Data records
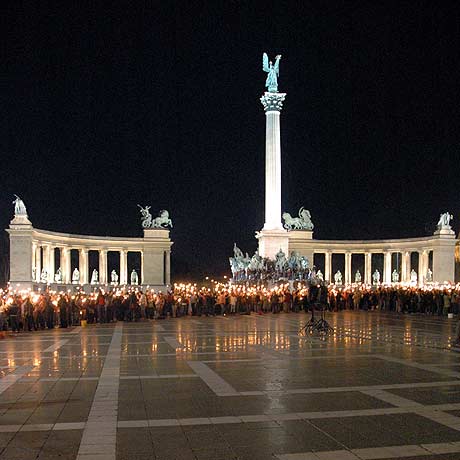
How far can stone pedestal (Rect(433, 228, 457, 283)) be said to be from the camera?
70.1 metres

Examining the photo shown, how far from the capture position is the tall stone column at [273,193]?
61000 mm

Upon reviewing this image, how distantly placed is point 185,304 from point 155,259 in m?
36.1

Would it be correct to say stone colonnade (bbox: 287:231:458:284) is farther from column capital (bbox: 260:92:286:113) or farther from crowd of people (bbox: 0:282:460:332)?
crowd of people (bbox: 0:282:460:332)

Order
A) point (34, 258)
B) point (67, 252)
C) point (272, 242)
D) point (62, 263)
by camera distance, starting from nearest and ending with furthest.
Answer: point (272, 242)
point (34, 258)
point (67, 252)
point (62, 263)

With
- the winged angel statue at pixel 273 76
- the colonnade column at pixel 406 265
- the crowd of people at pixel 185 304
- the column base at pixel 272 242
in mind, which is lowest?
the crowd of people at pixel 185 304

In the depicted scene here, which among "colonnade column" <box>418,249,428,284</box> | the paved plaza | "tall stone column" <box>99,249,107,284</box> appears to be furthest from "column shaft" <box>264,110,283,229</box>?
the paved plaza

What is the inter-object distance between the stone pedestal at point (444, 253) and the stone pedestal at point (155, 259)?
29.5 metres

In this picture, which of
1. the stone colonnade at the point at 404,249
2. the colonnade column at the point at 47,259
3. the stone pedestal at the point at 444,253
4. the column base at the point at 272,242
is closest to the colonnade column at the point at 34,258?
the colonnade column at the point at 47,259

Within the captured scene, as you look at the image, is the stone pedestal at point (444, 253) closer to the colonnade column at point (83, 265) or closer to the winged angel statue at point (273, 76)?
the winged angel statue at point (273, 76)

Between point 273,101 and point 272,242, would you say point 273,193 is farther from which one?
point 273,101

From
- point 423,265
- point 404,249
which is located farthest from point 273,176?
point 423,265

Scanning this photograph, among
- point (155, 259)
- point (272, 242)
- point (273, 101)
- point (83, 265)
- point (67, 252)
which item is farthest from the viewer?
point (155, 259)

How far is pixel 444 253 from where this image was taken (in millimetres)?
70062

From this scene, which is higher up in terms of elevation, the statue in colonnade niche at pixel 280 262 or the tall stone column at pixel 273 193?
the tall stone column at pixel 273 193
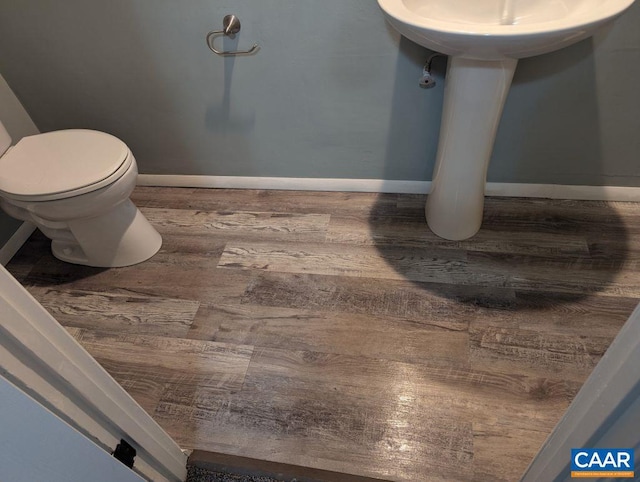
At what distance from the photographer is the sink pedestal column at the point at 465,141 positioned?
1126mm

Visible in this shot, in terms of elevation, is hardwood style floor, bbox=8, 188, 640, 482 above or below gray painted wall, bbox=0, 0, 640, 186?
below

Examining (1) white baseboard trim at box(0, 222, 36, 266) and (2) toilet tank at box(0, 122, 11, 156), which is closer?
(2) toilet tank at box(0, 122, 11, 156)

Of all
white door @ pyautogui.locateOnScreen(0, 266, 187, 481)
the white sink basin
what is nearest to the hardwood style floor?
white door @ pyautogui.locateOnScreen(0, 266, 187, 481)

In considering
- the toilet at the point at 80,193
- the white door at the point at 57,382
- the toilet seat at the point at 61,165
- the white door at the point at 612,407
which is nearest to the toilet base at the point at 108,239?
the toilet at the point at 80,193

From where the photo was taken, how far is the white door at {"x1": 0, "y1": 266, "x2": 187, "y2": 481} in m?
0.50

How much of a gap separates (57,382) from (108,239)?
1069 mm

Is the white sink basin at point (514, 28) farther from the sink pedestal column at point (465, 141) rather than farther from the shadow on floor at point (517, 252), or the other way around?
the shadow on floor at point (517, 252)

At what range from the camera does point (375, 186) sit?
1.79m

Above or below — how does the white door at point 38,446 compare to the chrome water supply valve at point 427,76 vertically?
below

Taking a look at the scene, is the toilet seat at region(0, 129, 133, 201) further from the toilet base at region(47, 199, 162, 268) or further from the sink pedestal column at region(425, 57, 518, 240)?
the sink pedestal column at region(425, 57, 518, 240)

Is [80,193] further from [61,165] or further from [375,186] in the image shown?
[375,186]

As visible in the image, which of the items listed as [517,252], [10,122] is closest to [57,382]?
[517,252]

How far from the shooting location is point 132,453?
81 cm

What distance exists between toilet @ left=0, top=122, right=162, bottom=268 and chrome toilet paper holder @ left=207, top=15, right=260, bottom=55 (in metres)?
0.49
--
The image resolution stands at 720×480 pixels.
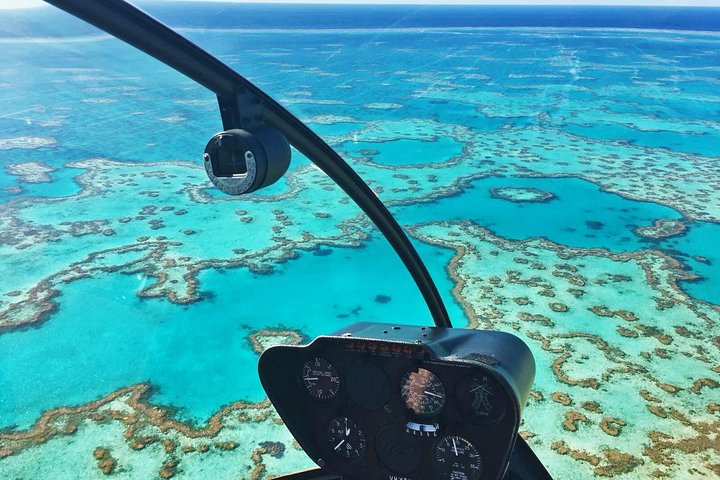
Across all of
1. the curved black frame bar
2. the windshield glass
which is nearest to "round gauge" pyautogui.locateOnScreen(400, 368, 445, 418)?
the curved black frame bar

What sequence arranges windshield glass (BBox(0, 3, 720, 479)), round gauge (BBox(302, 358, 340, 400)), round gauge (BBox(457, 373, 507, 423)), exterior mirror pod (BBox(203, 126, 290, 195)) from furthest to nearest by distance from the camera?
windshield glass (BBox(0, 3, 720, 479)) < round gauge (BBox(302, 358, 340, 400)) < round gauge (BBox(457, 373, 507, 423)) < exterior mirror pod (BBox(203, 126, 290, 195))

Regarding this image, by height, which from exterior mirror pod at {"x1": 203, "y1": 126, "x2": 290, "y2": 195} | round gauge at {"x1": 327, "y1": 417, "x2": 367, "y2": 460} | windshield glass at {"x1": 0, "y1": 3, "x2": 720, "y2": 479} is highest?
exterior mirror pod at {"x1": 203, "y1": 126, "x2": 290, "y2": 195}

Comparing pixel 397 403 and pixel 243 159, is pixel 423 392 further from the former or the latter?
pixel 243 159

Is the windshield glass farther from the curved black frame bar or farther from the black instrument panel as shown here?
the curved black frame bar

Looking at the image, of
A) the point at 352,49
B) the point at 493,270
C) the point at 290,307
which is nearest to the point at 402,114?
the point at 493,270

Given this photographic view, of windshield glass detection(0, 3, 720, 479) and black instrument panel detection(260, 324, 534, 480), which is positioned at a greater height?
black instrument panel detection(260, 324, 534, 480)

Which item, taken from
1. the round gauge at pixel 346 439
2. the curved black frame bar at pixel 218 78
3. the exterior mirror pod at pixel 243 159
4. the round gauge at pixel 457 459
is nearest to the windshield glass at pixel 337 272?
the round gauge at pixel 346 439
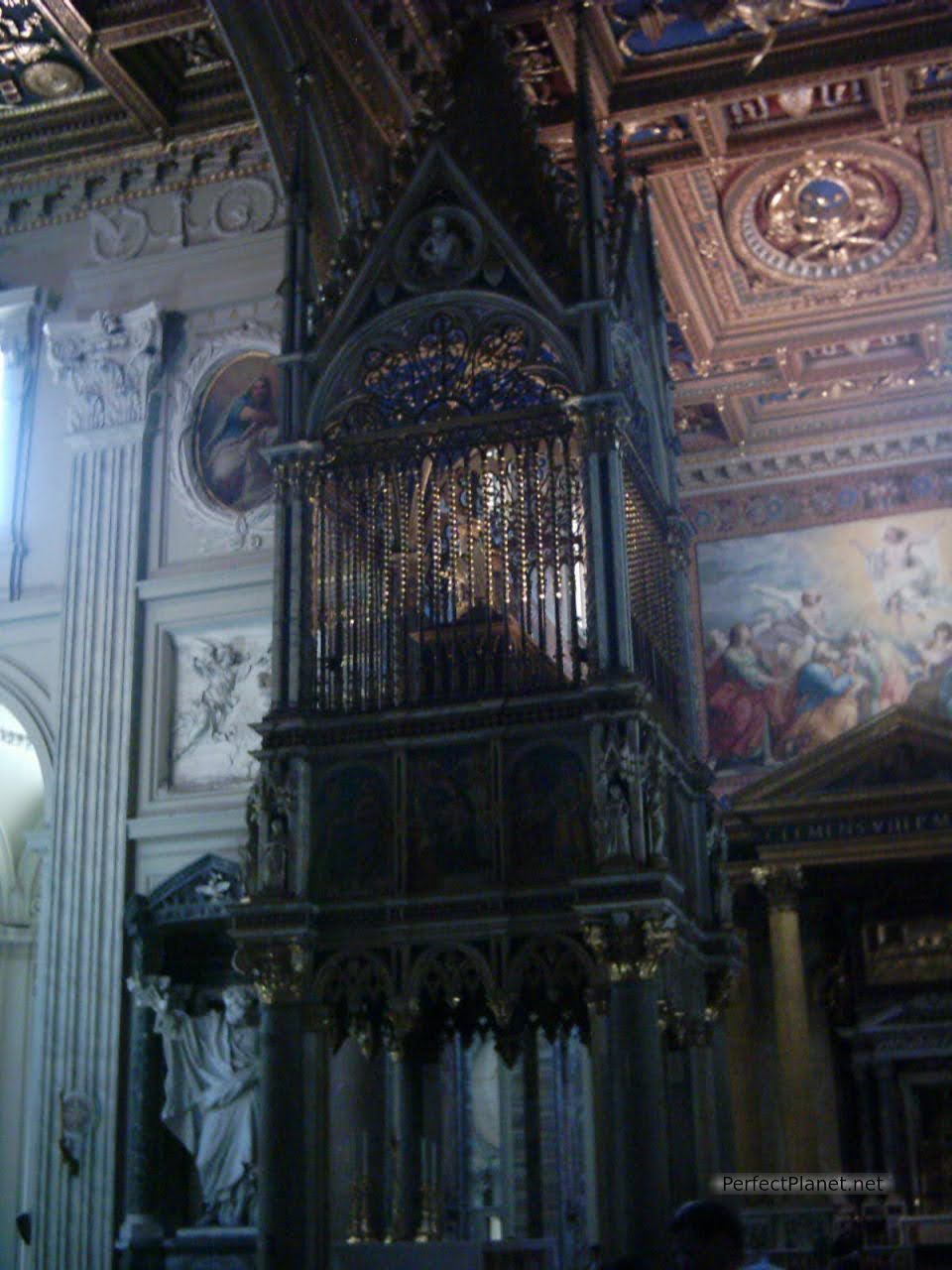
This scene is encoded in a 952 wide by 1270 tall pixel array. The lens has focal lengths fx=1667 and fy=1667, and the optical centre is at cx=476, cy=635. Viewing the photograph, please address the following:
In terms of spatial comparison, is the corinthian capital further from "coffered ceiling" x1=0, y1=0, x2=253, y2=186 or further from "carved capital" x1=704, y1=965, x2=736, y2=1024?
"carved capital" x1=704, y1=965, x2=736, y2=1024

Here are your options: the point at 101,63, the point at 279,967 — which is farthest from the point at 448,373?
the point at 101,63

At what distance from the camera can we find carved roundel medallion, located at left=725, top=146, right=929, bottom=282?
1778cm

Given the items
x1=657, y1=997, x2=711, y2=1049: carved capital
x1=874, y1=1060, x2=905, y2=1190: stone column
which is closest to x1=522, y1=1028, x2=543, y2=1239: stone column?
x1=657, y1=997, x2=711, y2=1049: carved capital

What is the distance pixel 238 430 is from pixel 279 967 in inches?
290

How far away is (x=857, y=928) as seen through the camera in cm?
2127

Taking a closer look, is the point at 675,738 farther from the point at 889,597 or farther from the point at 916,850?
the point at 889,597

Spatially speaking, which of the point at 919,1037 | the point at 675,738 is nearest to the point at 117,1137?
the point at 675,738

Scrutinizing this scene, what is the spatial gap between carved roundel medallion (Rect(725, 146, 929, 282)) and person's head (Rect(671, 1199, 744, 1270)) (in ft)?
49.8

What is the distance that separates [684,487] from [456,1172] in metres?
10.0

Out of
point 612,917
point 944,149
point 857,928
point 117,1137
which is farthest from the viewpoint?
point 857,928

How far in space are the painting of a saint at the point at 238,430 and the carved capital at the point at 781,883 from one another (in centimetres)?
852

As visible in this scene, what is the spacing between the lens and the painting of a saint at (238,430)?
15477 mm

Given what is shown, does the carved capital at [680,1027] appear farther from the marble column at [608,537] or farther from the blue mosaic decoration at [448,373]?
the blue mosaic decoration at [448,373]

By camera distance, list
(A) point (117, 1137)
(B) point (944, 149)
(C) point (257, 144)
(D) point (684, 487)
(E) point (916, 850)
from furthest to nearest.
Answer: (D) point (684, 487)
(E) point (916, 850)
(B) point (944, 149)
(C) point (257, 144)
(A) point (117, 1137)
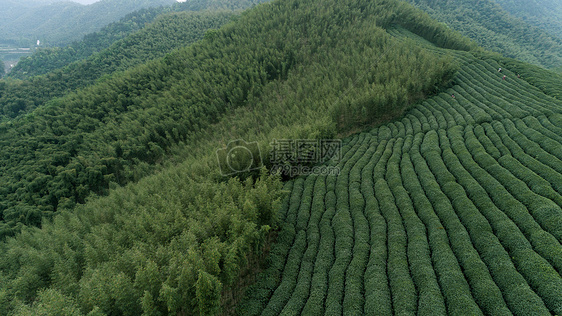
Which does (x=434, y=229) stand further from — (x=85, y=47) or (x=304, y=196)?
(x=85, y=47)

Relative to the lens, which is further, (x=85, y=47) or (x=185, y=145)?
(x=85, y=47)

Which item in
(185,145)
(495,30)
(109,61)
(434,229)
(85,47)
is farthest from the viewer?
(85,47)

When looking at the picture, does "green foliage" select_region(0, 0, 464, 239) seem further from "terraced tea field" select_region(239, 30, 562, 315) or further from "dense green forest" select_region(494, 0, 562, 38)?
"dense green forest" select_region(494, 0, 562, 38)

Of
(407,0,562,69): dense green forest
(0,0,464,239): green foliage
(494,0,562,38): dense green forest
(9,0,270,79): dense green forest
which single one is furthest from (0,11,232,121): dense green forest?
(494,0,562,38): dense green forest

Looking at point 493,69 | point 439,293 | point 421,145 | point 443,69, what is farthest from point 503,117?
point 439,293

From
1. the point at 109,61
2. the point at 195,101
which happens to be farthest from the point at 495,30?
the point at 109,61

* Short problem
Count how many lines of the entries above contain the string "crowd". Reply with the number alone.

* Solution
4